Suddenly “explained variance” stops sounding like jargon and starts sounding like what it actually is: how much of the original mess did we manage to clean up? Or how much closer is our estimate to the real values compared to just using mean for each estimate.
A Detail Worth Noticing
Here’s a fun follow-up. What if the model’s predictions sit on a circle of radius 1.5r — bigger than the original spread, on the opposite side of each true house?
Each squared error is still (0.5r)² = r²/4. Total is still r². R² is still 0.75.
R-squared doesn’t care which side of the truth your prediction sits on, or whether your prediction is bigger or smaller than the actual value. It only cares about the size of the gap. Two very different-looking models can have identical R² scores. Worth remembering before you celebrate one.
So How Do MSE and R² Actually Relate?
They’re not competing metrics. They’re answering two different questions about the same numbers.
| Metric | Question it answers |
|---|---|
| MSE | On average, how far off are my predictions, in the units of the thing I’m predicting? |
| R² | Compared to the dumbest possible prediction (the mean), what fraction of the error did I get rid of? |
MSE is the raw measurement.

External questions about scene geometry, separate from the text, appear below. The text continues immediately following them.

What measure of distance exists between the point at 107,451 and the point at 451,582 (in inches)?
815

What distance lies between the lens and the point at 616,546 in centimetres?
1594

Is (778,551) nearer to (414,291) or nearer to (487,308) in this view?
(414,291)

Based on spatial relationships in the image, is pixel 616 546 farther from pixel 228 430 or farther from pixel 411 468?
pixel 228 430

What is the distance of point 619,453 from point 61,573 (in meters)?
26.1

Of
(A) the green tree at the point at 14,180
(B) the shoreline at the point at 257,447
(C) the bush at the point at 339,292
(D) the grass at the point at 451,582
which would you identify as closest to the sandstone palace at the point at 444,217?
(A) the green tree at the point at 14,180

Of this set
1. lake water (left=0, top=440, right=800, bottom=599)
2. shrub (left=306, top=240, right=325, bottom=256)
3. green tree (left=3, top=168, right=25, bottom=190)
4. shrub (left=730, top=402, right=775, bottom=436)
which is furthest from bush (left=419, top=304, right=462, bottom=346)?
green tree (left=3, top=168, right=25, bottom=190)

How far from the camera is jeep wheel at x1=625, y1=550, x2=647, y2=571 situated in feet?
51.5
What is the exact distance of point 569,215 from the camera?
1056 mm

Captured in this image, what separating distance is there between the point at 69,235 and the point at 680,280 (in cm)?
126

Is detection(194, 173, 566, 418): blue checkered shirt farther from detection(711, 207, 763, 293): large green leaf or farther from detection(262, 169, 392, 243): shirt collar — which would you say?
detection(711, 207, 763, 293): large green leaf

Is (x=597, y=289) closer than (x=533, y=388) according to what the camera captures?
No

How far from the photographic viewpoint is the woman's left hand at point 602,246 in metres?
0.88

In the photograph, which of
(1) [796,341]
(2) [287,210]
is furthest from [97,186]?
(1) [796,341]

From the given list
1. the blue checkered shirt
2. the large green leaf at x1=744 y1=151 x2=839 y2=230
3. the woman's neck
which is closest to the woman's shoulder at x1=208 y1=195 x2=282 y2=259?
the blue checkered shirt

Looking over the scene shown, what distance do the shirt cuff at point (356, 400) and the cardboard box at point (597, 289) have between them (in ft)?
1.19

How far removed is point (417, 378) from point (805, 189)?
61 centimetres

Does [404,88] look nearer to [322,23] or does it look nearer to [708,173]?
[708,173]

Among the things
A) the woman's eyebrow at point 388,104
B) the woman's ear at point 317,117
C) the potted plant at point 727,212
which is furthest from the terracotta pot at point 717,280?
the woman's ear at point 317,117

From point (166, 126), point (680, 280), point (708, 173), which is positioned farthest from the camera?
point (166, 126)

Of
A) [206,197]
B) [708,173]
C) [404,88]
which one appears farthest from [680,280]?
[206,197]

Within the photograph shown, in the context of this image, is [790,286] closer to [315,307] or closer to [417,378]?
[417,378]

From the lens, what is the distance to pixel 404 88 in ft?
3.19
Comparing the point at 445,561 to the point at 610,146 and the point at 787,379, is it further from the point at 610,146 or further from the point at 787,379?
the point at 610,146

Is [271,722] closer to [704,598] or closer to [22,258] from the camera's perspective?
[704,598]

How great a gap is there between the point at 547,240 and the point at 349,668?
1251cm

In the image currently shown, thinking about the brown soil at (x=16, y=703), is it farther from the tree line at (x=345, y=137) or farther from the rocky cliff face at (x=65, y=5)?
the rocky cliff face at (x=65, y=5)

R² is MSE graded on a curve — the curve being the worst you’d do without any model at all. One is absolute, the other is relative. You usually want both: MSE tells you what your error looks like in dollars or degrees or grams; R² tells you whether the model is actually pulling its weight.
The One-Liner
R² is just asking: how much better is your model than guessing the average?
That’s it. Not “proportion of variance explained.” Not a ratio of sum-of-squares. Just: did the model beat the laziest possible baseline, and by how much?
Once that clicks, the formula is no longer something you memorize. It’s something you can re-derive on the back of a napkin.
P.S. – We bring MSE back to real world as RMSE, by doing a square root, we can also bring R squared back to real world with the same formula – it becomes “r” -> Pearson Correlation Coefficient.